Collected data:

^^^^^^^^^^^^^^^^

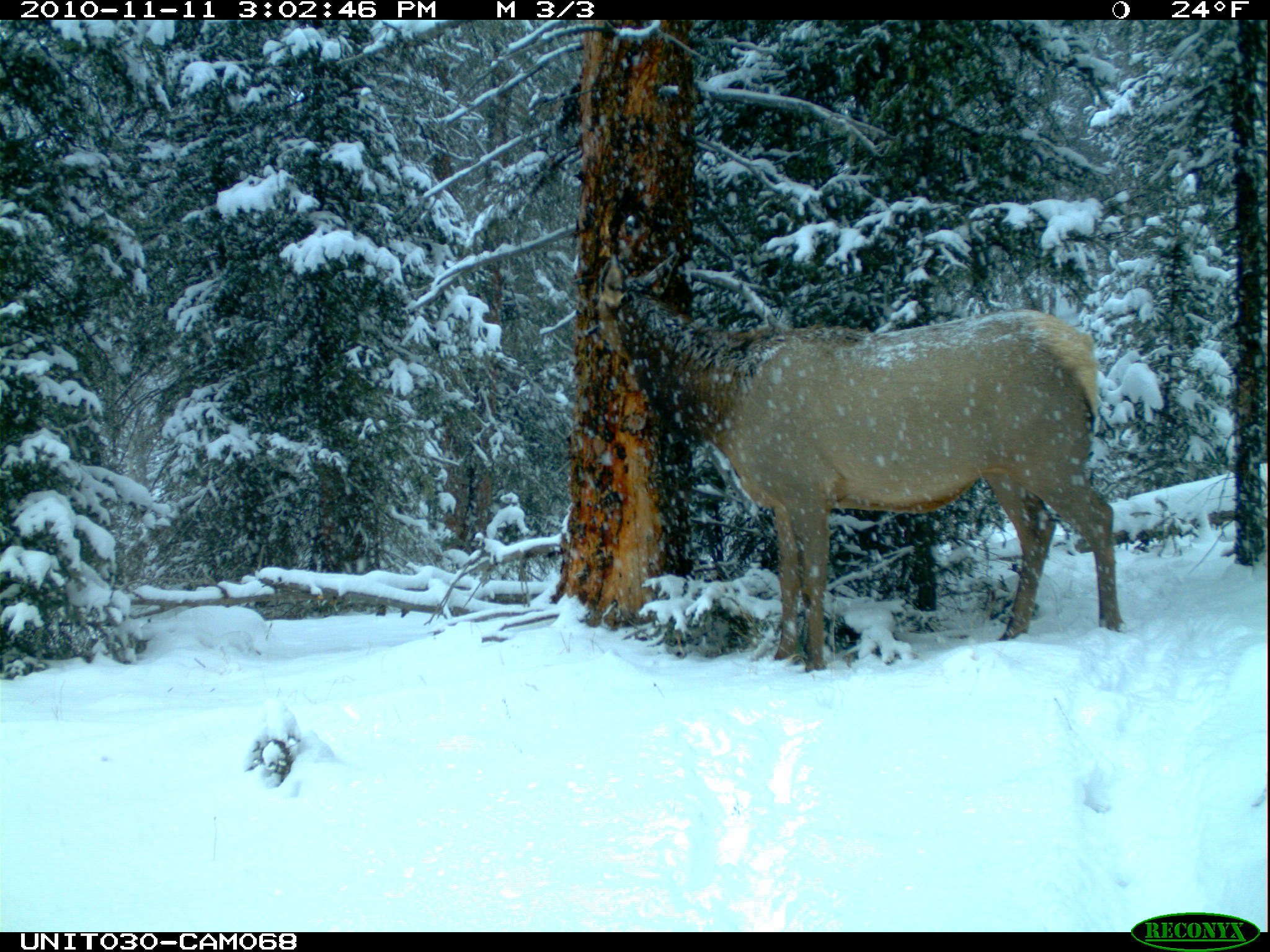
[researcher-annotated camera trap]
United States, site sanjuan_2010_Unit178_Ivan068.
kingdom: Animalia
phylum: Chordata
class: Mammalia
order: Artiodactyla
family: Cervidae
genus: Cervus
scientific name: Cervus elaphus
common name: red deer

^^^^^^^^^^^^^^^^

All lines from the one holding "class: Mammalia" through the end of the entries need to be given again exactly. Leave out the others.

**Result of this exercise**
class: Mammalia
order: Artiodactyla
family: Cervidae
genus: Cervus
scientific name: Cervus elaphus
common name: red deer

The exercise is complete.